If we had to write a manual about how to handle precocious success and pave the way for your ascent to the heights of urban pop, we would have no choice but to take the case of Azealia Banks as an example. So far, her course is an excellent example for teaching the world how to handle becoming something like the new great hope of urban music for the masses, without dying in the attempt. Without haste or urgency - and also without being too hungry, or bowing down anxiously to the industry (or what’s left of it) - the New Yorker has managed to stay on the trail as the “next big thing” without ever losing her own unique stamp and personality, acting boldly and making the right moves. First came her leap to fame via YouTube, then her network of contacts and collaborations, then the appearance of the EP “1991” (ideal for heating people up and playing for time) and now the release of a free mixtape, “Fantasea”. Beyond its musical features, the latter also arrives with an explicit message: although she has artists the press and the industry on her side, Azealia Banks is the mistress of her career and she plans to do what she feels like, when she feels like doing it.

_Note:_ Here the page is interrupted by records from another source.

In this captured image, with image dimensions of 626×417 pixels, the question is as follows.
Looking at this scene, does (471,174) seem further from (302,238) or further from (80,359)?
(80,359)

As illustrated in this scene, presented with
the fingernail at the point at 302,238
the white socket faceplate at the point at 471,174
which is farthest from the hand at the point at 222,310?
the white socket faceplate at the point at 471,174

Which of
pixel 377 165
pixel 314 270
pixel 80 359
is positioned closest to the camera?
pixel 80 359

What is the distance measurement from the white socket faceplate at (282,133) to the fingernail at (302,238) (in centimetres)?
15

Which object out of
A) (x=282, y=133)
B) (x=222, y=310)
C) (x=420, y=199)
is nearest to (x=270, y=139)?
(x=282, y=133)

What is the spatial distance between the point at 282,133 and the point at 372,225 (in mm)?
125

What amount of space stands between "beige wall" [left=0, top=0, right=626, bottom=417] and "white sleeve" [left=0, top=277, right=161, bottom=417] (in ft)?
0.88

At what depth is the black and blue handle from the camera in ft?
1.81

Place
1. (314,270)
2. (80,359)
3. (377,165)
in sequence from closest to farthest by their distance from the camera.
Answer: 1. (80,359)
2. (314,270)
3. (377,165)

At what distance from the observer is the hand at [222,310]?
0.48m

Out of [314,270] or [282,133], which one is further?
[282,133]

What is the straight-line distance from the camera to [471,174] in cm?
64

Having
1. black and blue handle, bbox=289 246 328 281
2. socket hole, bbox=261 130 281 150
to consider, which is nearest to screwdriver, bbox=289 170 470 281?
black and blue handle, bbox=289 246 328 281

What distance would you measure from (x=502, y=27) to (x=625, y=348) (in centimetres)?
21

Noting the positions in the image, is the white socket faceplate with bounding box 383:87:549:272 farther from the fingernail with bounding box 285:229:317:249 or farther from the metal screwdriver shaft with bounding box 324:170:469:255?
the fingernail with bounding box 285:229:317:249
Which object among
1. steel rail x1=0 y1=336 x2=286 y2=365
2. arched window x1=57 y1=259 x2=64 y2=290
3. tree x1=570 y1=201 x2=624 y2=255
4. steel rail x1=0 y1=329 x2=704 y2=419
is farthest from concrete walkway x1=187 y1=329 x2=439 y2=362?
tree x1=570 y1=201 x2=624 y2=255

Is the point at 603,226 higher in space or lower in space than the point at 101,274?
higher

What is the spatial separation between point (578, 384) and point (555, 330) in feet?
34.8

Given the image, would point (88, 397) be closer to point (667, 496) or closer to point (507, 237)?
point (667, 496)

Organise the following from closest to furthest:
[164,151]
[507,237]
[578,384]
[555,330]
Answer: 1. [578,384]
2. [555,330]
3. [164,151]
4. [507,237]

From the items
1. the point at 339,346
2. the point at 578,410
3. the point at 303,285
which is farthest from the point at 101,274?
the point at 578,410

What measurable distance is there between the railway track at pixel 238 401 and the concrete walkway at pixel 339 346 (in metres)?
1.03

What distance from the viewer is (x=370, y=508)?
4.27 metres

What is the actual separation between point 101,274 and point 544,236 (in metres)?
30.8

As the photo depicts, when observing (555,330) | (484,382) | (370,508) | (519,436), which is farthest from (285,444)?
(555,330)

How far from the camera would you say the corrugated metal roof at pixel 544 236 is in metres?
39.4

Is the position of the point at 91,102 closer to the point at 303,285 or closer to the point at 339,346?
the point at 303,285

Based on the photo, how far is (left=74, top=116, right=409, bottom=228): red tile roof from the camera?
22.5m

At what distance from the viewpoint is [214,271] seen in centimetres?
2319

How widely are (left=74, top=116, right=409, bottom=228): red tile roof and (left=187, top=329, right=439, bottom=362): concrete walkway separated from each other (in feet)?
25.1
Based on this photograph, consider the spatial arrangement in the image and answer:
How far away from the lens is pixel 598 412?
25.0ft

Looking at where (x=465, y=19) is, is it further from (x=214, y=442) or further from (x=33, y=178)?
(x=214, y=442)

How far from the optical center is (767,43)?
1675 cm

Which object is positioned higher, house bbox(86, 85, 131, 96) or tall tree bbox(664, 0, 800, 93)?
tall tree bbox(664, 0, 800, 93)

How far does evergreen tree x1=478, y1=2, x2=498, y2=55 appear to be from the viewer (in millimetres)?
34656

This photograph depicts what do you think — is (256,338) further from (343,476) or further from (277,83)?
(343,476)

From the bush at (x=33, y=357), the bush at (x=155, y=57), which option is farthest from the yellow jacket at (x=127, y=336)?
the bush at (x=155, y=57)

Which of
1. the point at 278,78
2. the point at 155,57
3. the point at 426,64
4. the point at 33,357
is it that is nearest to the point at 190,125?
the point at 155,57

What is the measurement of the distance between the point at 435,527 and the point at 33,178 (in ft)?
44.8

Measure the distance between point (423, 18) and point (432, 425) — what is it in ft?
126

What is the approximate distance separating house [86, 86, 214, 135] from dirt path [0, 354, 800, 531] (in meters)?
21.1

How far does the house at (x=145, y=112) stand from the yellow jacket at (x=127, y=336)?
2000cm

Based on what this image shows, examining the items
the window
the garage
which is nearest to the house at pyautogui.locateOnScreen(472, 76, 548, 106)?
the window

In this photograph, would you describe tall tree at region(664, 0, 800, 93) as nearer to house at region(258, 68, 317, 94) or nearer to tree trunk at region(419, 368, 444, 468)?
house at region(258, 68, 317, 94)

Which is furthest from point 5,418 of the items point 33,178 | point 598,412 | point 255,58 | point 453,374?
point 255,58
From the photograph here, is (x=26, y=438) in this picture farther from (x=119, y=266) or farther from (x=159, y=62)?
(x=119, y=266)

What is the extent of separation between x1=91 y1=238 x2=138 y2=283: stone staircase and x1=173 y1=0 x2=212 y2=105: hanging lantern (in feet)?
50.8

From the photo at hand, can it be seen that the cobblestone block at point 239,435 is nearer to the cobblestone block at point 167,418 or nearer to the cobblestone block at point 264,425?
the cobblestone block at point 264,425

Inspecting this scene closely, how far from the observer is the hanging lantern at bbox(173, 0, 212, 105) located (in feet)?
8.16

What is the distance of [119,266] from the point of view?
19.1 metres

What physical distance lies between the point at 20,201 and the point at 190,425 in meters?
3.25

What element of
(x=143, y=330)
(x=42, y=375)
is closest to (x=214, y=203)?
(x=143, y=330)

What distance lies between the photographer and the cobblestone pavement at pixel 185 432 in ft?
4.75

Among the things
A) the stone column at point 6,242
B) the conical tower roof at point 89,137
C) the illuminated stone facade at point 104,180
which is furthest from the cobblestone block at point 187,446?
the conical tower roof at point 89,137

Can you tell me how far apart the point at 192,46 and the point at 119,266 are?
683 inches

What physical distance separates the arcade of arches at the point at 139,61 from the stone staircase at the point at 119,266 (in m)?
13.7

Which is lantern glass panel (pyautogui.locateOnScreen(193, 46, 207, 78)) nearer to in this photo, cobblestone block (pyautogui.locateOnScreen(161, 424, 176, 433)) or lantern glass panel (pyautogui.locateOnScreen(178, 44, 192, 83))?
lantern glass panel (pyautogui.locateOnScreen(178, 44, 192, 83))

“Fantasea” can’t be taken as a reliable clue about what her debut album will be like, or more importantly, its musical outline. Its impulsive, random nature isn’t significant or indicative of the sound she’ll have, but it does imply a hopeful declaration of the singer’s intentions. It’s as if she wants to show the world, especially those who see her as a prefabricated product or one with an expiration date, that she is a restless artist with criteria, taste, and a desire to jump right in. Furthermore, that anything that people might say about her or expect of her just slides right off her back. The selection of producers indicates this, and therefore the selection of beats and sounds that form a part of the mixtape: an explosive hodgepodge of some of the musical connections that have dominated street action radio in recent years, both in the United States and England. It even includes a nod to the early-90s electronic scene with that one-of-a-kind version of The Prodigy’s “Out Of Space”, which implies an unexpected wave of raver nostalgia that works better than could be foreseen or imagined.

Banks reclaims some old songs and mixes them with a selection of new material that she herself has defined as a compilation of ideas and experiments. The freedom of movement that the mixtape format always brings with it is the vocalist’s best ally, and she surrounds herself with renowned producers – Diplo and Ikonika at the head – as well as unknowns, to give free rein to her musical impulses. “Fantasea” isn’t a testing ground for her debut album, as it’s hard to imagine that her major-label debut would have such an eclectic array of disparate ideas, and such an undefined discourse. But it is one for her personally, and she takes her chances with almost anything: Southern rap, low-intensity house, electro-pop, grime ( “Fuck Up The Fun” and “Neptune”, with Shystie!), post-dubstep (the title song, for example) and acid-pop, among other sound derivations that stick their noses out in an album that doesn’t want to be one. This is an exercise of tests and trials, but with the additional factor that she herself wanted to make it public. The irregularity of the results, which is apparent in some cuts that look a lot like a sketch to be defined, is much less important than the very real, vivid feeling of witnessing another step in the growth of a star with more personality and guts than many of us would have imagined.